═══ TEXTO DE ORIGEM
As empresas que conseguem se transformar são as que sabem preparar suas lideranças
Por Letícia Arcoverde e Stela Campos, de São Paulo
O cenário turbulento de crise pelo qual passam as empresas no Brasil reflete uma máxima que o mundo dos negócios reconhece, mas com a qual ainda se esforça para lidar: mudar é uma constante. Seja uma reestruturação para cortar custos, um reposicionamento estratégico do negócio ou até uma profunda transformação de cultura, as empresas não podem mais apostar no que deu certo no passado. E para dar esse passo à frente – muitas vezes sem garantia de sucesso -, elas dependem de seus funcionários.
Não é surpresa, portanto, que as premiadas este ano pelo alto índice de engajamento na pesquisa “As Melhores na Gestão de Pessoas”, realizada pela Aon/Valor Carreira, apresentem maior capacidade de se transformar do que as concorrentes. O novo índice de gestão de mudança desenvolvido pela consultoria Aon, pela primeira vez incluído para compor a nota final da pesquisa, é de 78% nas melhores e de 60% nas demais. Nas 35 ganhadoras, os funcionários demonstram mais confiança na capacidade da organização em se adaptar a mudança de mercado e na preparação de seus líderes para isso. “A gestão da mudança deu o tom nas empresas neste ano de crise”, explica Marcelo Munerato, CEO da Aon Brasil.
“As organizações só mudam se os indivíduos se transformarem”, diz Fernando Góes, sócio-diretor da consultoria Ockam. Especialistas e profissionais de recursos humanos concordam que promover um processo de mudança só resulta em sucesso se as pessoas participarem de forma ativa – uma tarefa que fica mais fácil quando estão engajadas.
══════
═══ LINHAS DE DADOS
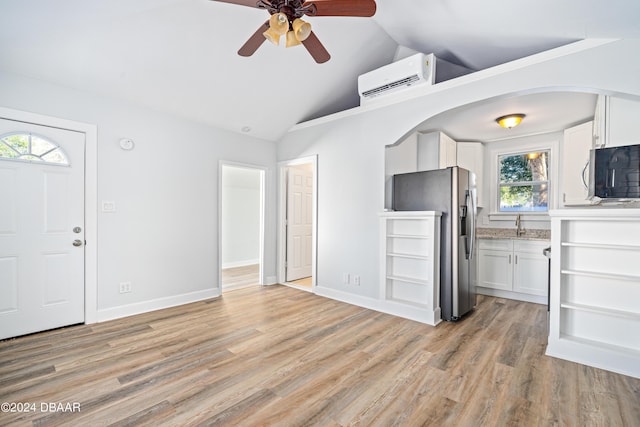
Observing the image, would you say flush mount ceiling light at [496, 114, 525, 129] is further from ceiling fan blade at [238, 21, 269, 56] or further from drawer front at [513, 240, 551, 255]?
ceiling fan blade at [238, 21, 269, 56]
══════
TAREFA PROPOSTA - Quais são todas as pessoas citadas pelo nome no texto sobre gestão de mudança nas empresas?

RESPOSTA COMPLETA - Letícia Arcoverde, Stela Campos, Marcelo Munerato e Fernando Góes.